Dati di immagini e domande:
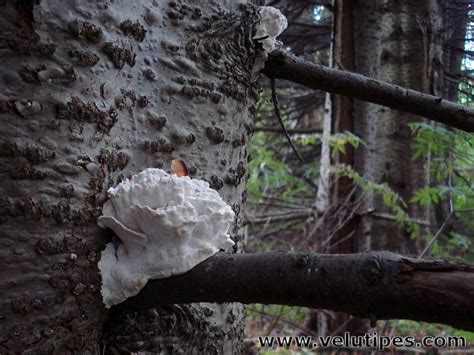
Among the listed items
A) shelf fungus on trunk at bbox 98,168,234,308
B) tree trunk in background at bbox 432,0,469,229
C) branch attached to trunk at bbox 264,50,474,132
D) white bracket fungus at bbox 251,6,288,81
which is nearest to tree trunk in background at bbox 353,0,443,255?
tree trunk in background at bbox 432,0,469,229

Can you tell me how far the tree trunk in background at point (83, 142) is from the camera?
86 cm

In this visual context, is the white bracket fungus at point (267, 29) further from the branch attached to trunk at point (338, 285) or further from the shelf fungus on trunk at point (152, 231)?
the branch attached to trunk at point (338, 285)

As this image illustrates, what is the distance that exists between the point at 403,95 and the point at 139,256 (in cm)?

• _DA FARE_
Aggiorna il tratto che va dall'inizio dei dati fino alla riga contenente "which is nearest", estremi inclusi, sostituendo "branch" con "limb" e lasciando tutto il resto invariato. Riporta soltanto queste righe, escludendo le immagini.

• _OUTPUT CORRETTO_
Among the listed items
A) shelf fungus on trunk at bbox 98,168,234,308
B) tree trunk in background at bbox 432,0,469,229
C) limb attached to trunk at bbox 264,50,474,132
D) white bracket fungus at bbox 251,6,288,81
which is nearest to tree trunk in background at bbox 353,0,443,255?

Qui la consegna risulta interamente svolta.